TASK 1:
Set down the part of the passage on e-mail class discussion from "Religion professor George" up to and including "his classroom lectures.", word for word.
TASK 2:
According to the passage on e-mail class discussion, in which classes is Ramsey currently using the e-mail chat groups?
TASK 3:
Write what comes next in the passage about Professor Ramsey's e-mail chat groups, starting from its final sentence.

EXCERPTED PASSAGE:

►

Religion professor George Ramsey has
recently developed e-mail chat groups for his classes to maintain
an ongoing discussion of issues relevant to his classroom lectures.
He says it is an effective way to continue the flow of ideas that
may begin in class but are ended by the 50-minute bell. "It
helps me in a large class to have some discussion that would be
difficult simply because we do not have time in class," said
Ramsey. "A good question [via e-mail] is often as good as
a thoughtful comment. Sometimes students raise questions about
something puzzling them that I would not have been aware of."
Currently Ramsey is using these e-mail chat groups for his Old
and New Testament survey classes. He is trying a similar method
for some of his elective classes, but they are not as structured
yet; the elective classes mostly use e-mail for information rather
than discussion. For the survey classes students get participation
points for being involved in the e-mail discussions. According
to Ramsey's syllabus, "Class members who submit six or more
thoughtful memos (comments or questions) during the semester will
earn a grade of 100 for this portion of the course grade; four
or five meaningful submissions will earn an 85; two or three good
submissions will earn a 70; for fewer than two submissions a student
will receive a grade of 0." This grade is calculated as 1/8
of the student's final average.

◄

DATASET EXTRACT:

►

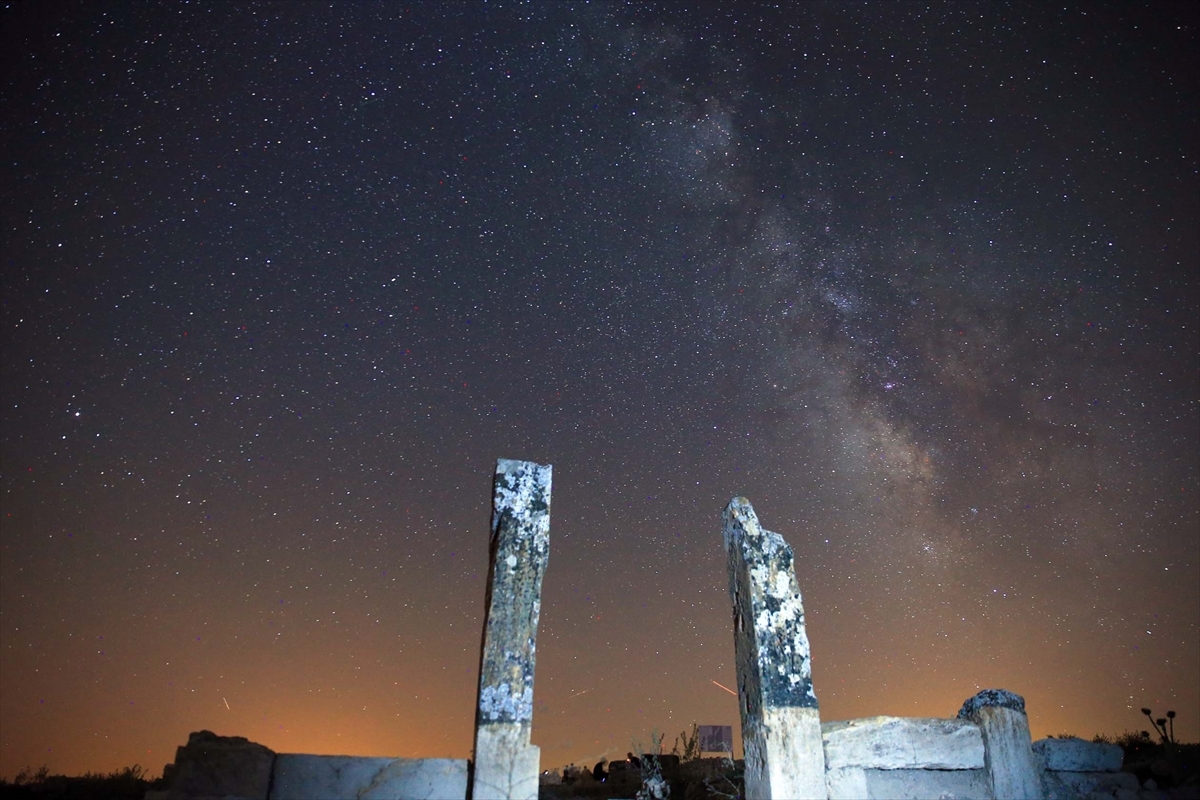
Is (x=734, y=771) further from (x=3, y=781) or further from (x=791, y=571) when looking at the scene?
(x=3, y=781)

◄

WRITTEN ANSWER 1:
Religion professor George Ramsey has
recently developed e-mail chat groups for his classes to maintain
an ongoing discussion of issues relevant to his classroom lectures.

WRITTEN ANSWER 2:
His Old and New Testament survey classes.

WRITTEN ANSWER 3:
Ramsey set up specific guidelines for his students after previous trials with e-mail discussion groups:
*Students are to make submissions throughout the semester, rather than multiple submissions at the end of the semester.
*Forwarding the thoughts of others will not apply as a student's own submission. Graded submissions must be the student's own ideas.
*Agreeing with another student's comments is not a sufficient submission, so students must elaborate on the ideas.
*Disagreement
with someone else's ideas is fine, but no derogatory comments
about other students are permitted.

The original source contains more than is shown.